2 Kasım 2012 Cuma

Elvir Baliç


"Babam beni korumak için her antrenmanıma gelirdi. Dağlarda Sırplar vardı ve onlar için canlı olman ateş etmeleri için yeter sebepti"

Savaşın orta yerinde başlamış bir futbol hayatın var. Öyle bir ortamda futbol hayata fazla değil miydi?
Futbol oynamaya savaştan önce başlamıştım. 1992 senesinde tam ben profesyonel bir mukavele imzalayacakken savaş patlak verdi. Bir anda her şey alt üst oldu. 1894 senesinden 1992’ye kadar Saraybosna’nın en büyük iki takımından birinde, Zeljeznicar Sarajevo’daydım. Oradan diğer büyüğe, FK Sarajevo’ya transfer oldum. Bu iki kulüp Türkiye’deki Fenerbahçe – Galatasaray gibidir. Babam beni korumak için her antrenmanıma gelirdi. Dağlarda Sırplar vardı ve onlar için canlı olman ateş etmeleri için yeter sebepti. On kilometre yol yürürdük. O da inanıyordu. Benim bir gün iyi takımlarda futbol oynayacak yetenekte olduğumu biliyordu.

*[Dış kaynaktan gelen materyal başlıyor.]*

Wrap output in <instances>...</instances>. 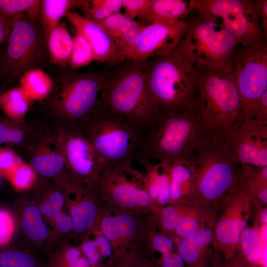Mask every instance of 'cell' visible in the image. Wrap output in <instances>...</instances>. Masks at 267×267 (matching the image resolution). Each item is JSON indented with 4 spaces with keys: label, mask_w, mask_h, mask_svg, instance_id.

Savaşta kaybettiklerin oldu mu?
Ablamın eşini kaybettim, amcamın oğlunu kaybettim, en sevdiğim komşu teyzemi kaybettim. Ablam ve dayım yaralandı. Kaybetmeden savaştan çıkan olmadı. Ben devam etmek zorundaydım. Her şeyin farkındaydım. Farkında olmamak mümkün değildi çünkü tepemizden savaş uçakları, yanımızdan tanklar geçiyordu. Evde oturup bekleyemezsin. İhtiyaçların var. Sular, elektrikler kesik… Çıkıp, sırada bekleyip eve su taşımak zorundasın. Yiyecek bir şeyler bulmak zorundasın. Gücün varsa tünellerden geçip, birilerine yardım etmek zorundasın.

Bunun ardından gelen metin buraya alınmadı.